= Data section =
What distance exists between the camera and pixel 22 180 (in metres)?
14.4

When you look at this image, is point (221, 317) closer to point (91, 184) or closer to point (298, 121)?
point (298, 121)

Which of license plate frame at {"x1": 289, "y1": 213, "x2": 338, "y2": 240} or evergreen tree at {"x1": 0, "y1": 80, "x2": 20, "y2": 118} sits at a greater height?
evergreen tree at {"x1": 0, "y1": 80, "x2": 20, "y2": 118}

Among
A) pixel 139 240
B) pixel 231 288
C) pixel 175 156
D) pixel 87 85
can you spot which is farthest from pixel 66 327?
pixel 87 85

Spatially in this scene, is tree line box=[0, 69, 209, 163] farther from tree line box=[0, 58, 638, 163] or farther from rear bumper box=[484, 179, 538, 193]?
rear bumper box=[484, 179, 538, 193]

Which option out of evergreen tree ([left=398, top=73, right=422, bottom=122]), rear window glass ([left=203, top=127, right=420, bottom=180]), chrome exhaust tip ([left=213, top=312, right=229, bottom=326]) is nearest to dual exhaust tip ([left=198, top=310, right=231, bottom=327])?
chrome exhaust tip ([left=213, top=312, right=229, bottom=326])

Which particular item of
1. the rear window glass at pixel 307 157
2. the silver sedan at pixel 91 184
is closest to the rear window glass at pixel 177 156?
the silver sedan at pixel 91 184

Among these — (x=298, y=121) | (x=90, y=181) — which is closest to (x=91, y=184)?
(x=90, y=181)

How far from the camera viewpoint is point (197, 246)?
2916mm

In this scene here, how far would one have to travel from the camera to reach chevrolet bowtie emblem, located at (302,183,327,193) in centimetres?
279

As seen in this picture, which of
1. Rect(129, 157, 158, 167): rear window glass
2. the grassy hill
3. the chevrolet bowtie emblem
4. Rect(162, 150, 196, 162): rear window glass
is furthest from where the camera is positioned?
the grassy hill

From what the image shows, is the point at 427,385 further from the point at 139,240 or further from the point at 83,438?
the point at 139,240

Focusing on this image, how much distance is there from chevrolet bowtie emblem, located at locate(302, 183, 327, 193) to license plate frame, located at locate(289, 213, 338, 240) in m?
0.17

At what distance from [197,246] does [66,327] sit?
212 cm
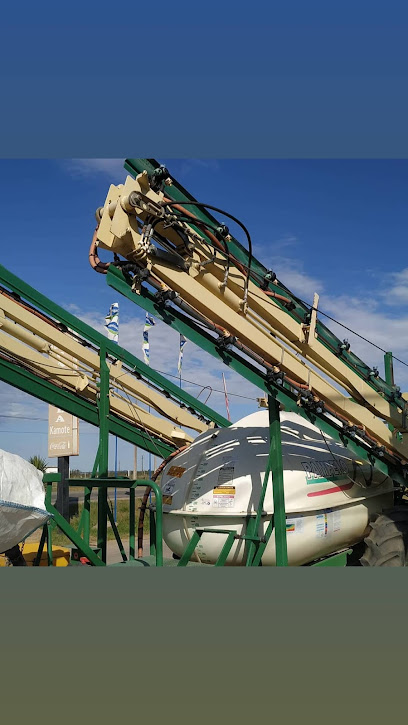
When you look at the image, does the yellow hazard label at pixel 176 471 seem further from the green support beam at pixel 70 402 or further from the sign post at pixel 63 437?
the sign post at pixel 63 437

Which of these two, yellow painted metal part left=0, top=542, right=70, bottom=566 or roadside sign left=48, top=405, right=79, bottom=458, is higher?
roadside sign left=48, top=405, right=79, bottom=458

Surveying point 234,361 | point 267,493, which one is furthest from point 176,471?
point 234,361

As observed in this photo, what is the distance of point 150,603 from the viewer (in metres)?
3.04

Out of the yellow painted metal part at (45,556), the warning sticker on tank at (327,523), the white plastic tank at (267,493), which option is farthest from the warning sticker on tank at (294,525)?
the yellow painted metal part at (45,556)

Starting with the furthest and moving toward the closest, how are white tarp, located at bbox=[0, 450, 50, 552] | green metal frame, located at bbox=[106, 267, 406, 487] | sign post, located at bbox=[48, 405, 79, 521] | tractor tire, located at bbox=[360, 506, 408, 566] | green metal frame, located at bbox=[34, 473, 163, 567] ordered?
sign post, located at bbox=[48, 405, 79, 521] < tractor tire, located at bbox=[360, 506, 408, 566] < green metal frame, located at bbox=[34, 473, 163, 567] < green metal frame, located at bbox=[106, 267, 406, 487] < white tarp, located at bbox=[0, 450, 50, 552]

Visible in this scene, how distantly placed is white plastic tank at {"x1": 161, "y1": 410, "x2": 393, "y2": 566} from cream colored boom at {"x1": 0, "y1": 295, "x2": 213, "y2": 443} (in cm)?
239

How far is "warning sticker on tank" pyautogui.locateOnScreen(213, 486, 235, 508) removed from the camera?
689cm

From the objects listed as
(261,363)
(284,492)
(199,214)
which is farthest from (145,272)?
(284,492)

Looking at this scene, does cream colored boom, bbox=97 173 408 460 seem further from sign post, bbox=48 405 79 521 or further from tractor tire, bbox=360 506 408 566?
sign post, bbox=48 405 79 521

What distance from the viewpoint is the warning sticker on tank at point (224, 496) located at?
22.6 ft

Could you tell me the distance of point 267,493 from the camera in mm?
6875

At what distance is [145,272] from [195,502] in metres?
2.87

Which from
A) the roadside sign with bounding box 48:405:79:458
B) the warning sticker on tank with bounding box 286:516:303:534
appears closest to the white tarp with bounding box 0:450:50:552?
the warning sticker on tank with bounding box 286:516:303:534

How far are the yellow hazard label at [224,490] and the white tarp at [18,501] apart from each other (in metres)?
2.14
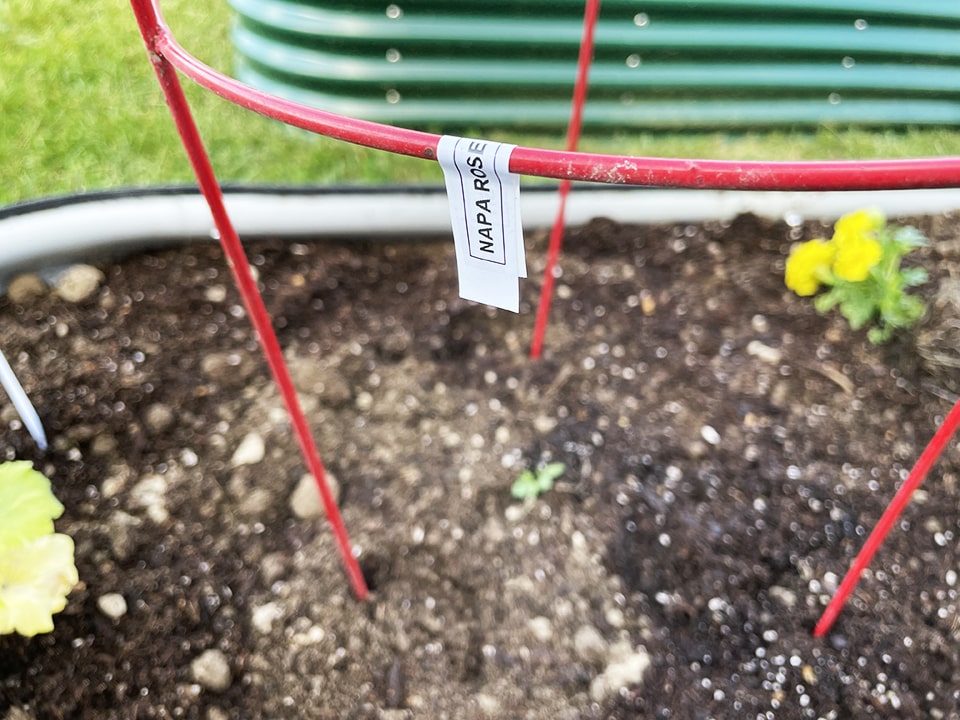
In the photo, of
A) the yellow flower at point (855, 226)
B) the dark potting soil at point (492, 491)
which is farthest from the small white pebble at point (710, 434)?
the yellow flower at point (855, 226)

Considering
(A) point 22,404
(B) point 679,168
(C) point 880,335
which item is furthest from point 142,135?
(C) point 880,335

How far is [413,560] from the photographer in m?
1.11

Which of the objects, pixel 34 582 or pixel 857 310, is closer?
pixel 34 582

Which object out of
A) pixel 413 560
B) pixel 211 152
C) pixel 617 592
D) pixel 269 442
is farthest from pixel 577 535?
pixel 211 152

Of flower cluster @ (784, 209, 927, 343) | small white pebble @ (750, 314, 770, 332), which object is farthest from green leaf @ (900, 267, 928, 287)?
small white pebble @ (750, 314, 770, 332)

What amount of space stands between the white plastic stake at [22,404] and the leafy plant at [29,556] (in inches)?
8.6

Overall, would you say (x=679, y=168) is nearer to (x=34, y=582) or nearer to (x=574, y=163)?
(x=574, y=163)

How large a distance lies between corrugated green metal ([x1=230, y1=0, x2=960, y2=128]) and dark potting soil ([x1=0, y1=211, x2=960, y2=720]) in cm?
37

= Work to complete =
Write the records out once more, exactly as they appear, with no pictures.

= Answer to the problem =
What distance exists between the camera and pixel 22 180 (in metres)?
14.4

When you look at this image, is point (221, 317) closer to point (91, 184) or closer to point (298, 121)?
point (298, 121)

Which of license plate frame at {"x1": 289, "y1": 213, "x2": 338, "y2": 240} or evergreen tree at {"x1": 0, "y1": 80, "x2": 20, "y2": 118} sits at a greater height?
evergreen tree at {"x1": 0, "y1": 80, "x2": 20, "y2": 118}

Among
A) pixel 139 240
B) pixel 231 288
C) pixel 175 156
D) pixel 87 85
can you spot which is farthest from pixel 66 327?
pixel 87 85

Spatially in this scene, is tree line box=[0, 69, 209, 163] farther from tree line box=[0, 58, 638, 163] or farther from rear bumper box=[484, 179, 538, 193]?
rear bumper box=[484, 179, 538, 193]

Which option out of evergreen tree ([left=398, top=73, right=422, bottom=122]), rear window glass ([left=203, top=127, right=420, bottom=180]), chrome exhaust tip ([left=213, top=312, right=229, bottom=326]) is nearest to dual exhaust tip ([left=198, top=310, right=231, bottom=327])?
chrome exhaust tip ([left=213, top=312, right=229, bottom=326])

Which particular item of
1. the rear window glass at pixel 307 157
2. the silver sedan at pixel 91 184
is closest to the rear window glass at pixel 177 156?
the silver sedan at pixel 91 184

Among these — (x=298, y=121) | (x=90, y=181) — which is closest to (x=91, y=184)?
(x=90, y=181)

How far from the camera viewpoint is point (197, 246)?
2916mm

In this scene here, how far would one have to travel from the camera to reach chevrolet bowtie emblem, located at (302,183,327,193) in centimetres?
279

As seen in this picture, which of
1. Rect(129, 157, 158, 167): rear window glass
2. the grassy hill
3. the chevrolet bowtie emblem
4. Rect(162, 150, 196, 162): rear window glass
is furthest from where the camera is positioned?
the grassy hill

From what the image shows, is the point at 427,385 further from the point at 139,240 or further from the point at 83,438?
the point at 139,240

Focusing on this image, how much distance is there from chevrolet bowtie emblem, located at locate(302, 183, 327, 193) to license plate frame, located at locate(289, 213, 338, 240) in m?
0.17

At what distance from [197,246] does [66,327] sit?
212 cm
When you look at the image, does the yellow hazard label at pixel 176 471 seem further from the green support beam at pixel 70 402 or further from the sign post at pixel 63 437?
the sign post at pixel 63 437

Which of these two, yellow painted metal part left=0, top=542, right=70, bottom=566 or roadside sign left=48, top=405, right=79, bottom=458, is higher?
roadside sign left=48, top=405, right=79, bottom=458

Surveying point 234,361 | point 267,493, which one is furthest from point 176,471?
point 234,361

As observed in this photo, what is the distance of point 150,603 from the viewer (in metres)?
3.04

Out of the yellow painted metal part at (45,556), the warning sticker on tank at (327,523), the white plastic tank at (267,493), which option is farthest from the warning sticker on tank at (294,525)?
the yellow painted metal part at (45,556)

Starting with the furthest and moving toward the closest, how are white tarp, located at bbox=[0, 450, 50, 552] | green metal frame, located at bbox=[106, 267, 406, 487] | sign post, located at bbox=[48, 405, 79, 521] | tractor tire, located at bbox=[360, 506, 408, 566] | green metal frame, located at bbox=[34, 473, 163, 567] ordered?
sign post, located at bbox=[48, 405, 79, 521] < tractor tire, located at bbox=[360, 506, 408, 566] < green metal frame, located at bbox=[34, 473, 163, 567] < green metal frame, located at bbox=[106, 267, 406, 487] < white tarp, located at bbox=[0, 450, 50, 552]

Visible in this scene, how distantly placed is white plastic tank at {"x1": 161, "y1": 410, "x2": 393, "y2": 566} from cream colored boom at {"x1": 0, "y1": 295, "x2": 213, "y2": 443} (in cm)?
239

How far is "warning sticker on tank" pyautogui.locateOnScreen(213, 486, 235, 508) removed from the camera?
689cm

From the objects listed as
(261,363)
(284,492)
(199,214)
which is farthest from (145,272)?
(284,492)

Looking at this scene, does cream colored boom, bbox=97 173 408 460 seem further from sign post, bbox=48 405 79 521 or further from tractor tire, bbox=360 506 408 566?
sign post, bbox=48 405 79 521

What distance from the viewpoint is the warning sticker on tank at point (224, 496) located at?
22.6 ft

Could you tell me the distance of point 267,493 from the camera in mm?
6875

At what distance is [145,272] from [195,502] in metres?
2.87

Which from
A) the roadside sign with bounding box 48:405:79:458
B) the warning sticker on tank with bounding box 286:516:303:534
appears closest to the white tarp with bounding box 0:450:50:552?
the warning sticker on tank with bounding box 286:516:303:534

How far are the yellow hazard label at [224,490] and the white tarp at [18,501] apart from each other (in metres)?
2.14
In the photo, of
A) the yellow flower at point (855, 226)
B) the dark potting soil at point (492, 491)
which is farthest from the small white pebble at point (710, 434)?
the yellow flower at point (855, 226)

Considering
(A) point 22,404
(B) point 679,168
(C) point 880,335
which item is furthest from point 142,135?
(C) point 880,335

How far is [413,560] from the photographer in m?
1.11

Which of the objects, pixel 34 582 or pixel 857 310, is closer?
pixel 34 582

Which object out of
A) pixel 413 560
B) pixel 211 152
C) pixel 617 592
D) pixel 269 442
is farthest from pixel 577 535?
pixel 211 152

Of flower cluster @ (784, 209, 927, 343) | small white pebble @ (750, 314, 770, 332), which object is farthest from green leaf @ (900, 267, 928, 287)?
small white pebble @ (750, 314, 770, 332)

What amount of space stands between the white plastic stake at [22,404] and the leafy plant at [29,556] (in inches)?
8.6

Overall, would you say (x=679, y=168) is nearer to (x=34, y=582) or nearer to (x=574, y=163)?
(x=574, y=163)

How large a distance lies between corrugated green metal ([x1=230, y1=0, x2=960, y2=128]) and dark potting soil ([x1=0, y1=211, x2=960, y2=720]) in cm?
37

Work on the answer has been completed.